Up to now, Israeli pollsters have usually indicated, a decisive lead, if not a landslide victory, for the opposition Labor Party at the polls.The latest sample obtained by the reliable Public Opinion Research Center gives Labor 50 of the next Knesset's (parliament's) 120 seats, Mr. Begin's Likud 23, and seven for the National Religious Party (NRP).
This would suggest that the Likud-NRP coalition, which had ruled Israel since the last election four years ago, will not be able to muster a working majority, even it if can graft the various right-wing splinter parties and factions to its political tree.
But veteran local pundits still are not prepared to sign any guarantees -- for a variety of reasons:
* The "Dayan factor."
* Labor's internal feuds and strains.
* The appeal of the latest Begin economic moves.
The unpredictability of the 1981 election outcome was increased by the advent of maverick Knesset deputy Moshe Dayan, a former chief of staff, defense minister, and foreign minister, as the prospective head of a separate list of candidates.
rafael Gil. director of the Public Opinion Research Institute, quoted in the independent daily Haaretz on March 17, stressed that his respondents were not confronted with the possibility that Mr. Dayan may run as an alternative to Labor and Likud.
Nor has Dayan himself declared unequivocally. He has promised to do so April 2.
American diplomats, as well as local analysts intrigued by the international consequences of the election's results, constantly refer to the "Dayan factor." They suggest that this is the great unknown and predict that the tarnished, though still respected, former war hero may siphon off more votes from Labor than from Likud.
Another development that may cause some slippage in Labor's grip on the voters is its top candidate's failure to come to terms with the man originally tipped as the future finance minister -- Bank Hapoalim chief Yaacov Levinson.
After a series of intensive discussions between Labor Party chairman Shimon Peres and Mr. Levinson, the public was informed that Levinson's demand was too much for Peres: namely, a final say on all Cabinet- level economic posts.
Refusing to let Levinson emerge as Israel's economic czar, with prerogatives allegedly akin to an inner Cabinet, Mr. Peres announced that Mr. Levinson would severe as his economic adviser while a three-man team consisting of the director of a Labor- owned conglomerate, a university president, and an ex-transport minister would get the three main ministerial portfolios that deal with economics.
The benign Peres explanations prompted skeptics to contend that the Levinson hardline cures for Israel's ailing economy were politically undesirable, despite the fact that inflation is running at 150 percent, the trade gap has widened, and the national debt is at an all-time high. (The debt currently is over $16 billion, equal to Poland's and Turkey's, countries much bigger than Israel in size and population.)

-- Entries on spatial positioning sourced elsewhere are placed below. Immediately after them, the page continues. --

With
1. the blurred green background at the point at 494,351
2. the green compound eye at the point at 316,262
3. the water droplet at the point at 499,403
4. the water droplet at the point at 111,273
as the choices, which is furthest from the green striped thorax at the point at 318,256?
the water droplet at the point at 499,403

Not to be ignored as a vehicle for a possible comeback by the ruling Likud is newly appointed Finance Minister Yoram Aridor's across-the-board slash of excise and purchase taxes on popular consumer goods.
Color television sets, the apple of local shoppers' eyes, suddenly dropped in price by nearly a third, causing a buying spree that had additional cargo planeloads of West German TV's offloading at Ben-Gurion Airport.
And automobiles below 1300 cc were cut in price, too, injecting a massive spurt in previously stagnant sales of new cars.
The salaried public is due for a 200 percent cost-of-living increase by next month, while cost-of-living statistics for February have shown a relatively modest 5.5 percent increase.(Consumer goods were a negligible element in this calculation.)